Meanwhile in Uzbekistan….Googoosha says let them eat cake…or is it let them wear mink?: Gulnara Karimova and Uzbekistan’s Imaginary Middle Class
Gulnara and Yudashkin at fashion show in Tashkent
In my last post, I noted the growing middle class that sets Kazakhstan apart from the rest of Central Asia. This middle class could be the driving force of gradual change in Kazakhstan as the country’s elite will need to address the needs of this emergent class in order to retain the economic stability that is keeping pockets (or Swiss bank accounts) full at the top.
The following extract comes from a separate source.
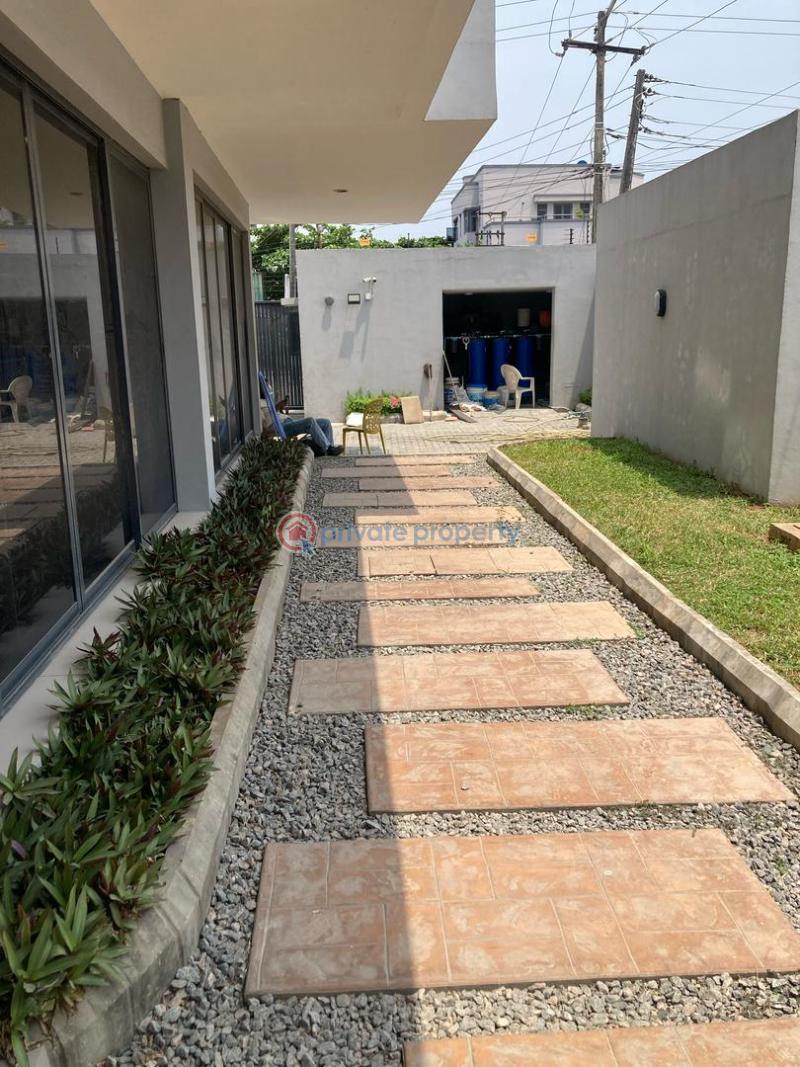 3 bedroom Block Of Flats For Sale Lekki Expressway Lagos - 1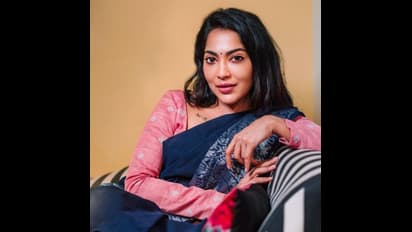 மெல்லிய சேலையில் லைட்டாக தெரியும் இடை...! விஜய் டிவி தொகுப்பாளினி ரம்யா கொடுத்த அதகள போஸ்..!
By contrast, while there is a thin layer of society in Uzbekistan, working for international organizations and companies or for the government, which can be concerned about more than bread, the majority of the country is living hand to mouth.
That situation, however, does not seem to worry the elite, which continues to create a world of luxurious events in order to create a Potemkin’s village of middle class lifestyle in Tashkent. The latest such event was a Valentine Yudashkin fashion show organized by President Karimov’s eldest daughter Gulnara. According to the Russian paper Kommersant, Gulnara was the center of attention and received a standing ovation when she addressed the audience (it appears that Googoosha is loved for more than her singing). As Kommersant described it, ”how can you not love the eldest daughter of the president of Uzbekistan: she is beautiful, intelligent, and elegant, like a princess from a fairy tale.”
Kommersant also notes that other luminaries in attendance included two of Russia’s wealthiest Uzbek businessmen, Iskander Makhmudov of mineral and print media fame and Alisher Usmanov, who has recently taken over the helm at Kommersant while continuing to play a prominent role in Gazprom. Apparently the piece de resistance of the evening was the presentation of a mink coat with different colored pieces constructing a “traditional” Uzbek pattern (Atlas?). The whole scenario is reminiscent of Marie Antoinette’s supposed comment about the starving French peasantry – “let them eat cake.” In this case, is the princess trying to say “let them wear mink” right before the winter cold sets in? Well, we all know what happened to Marie Antoinette.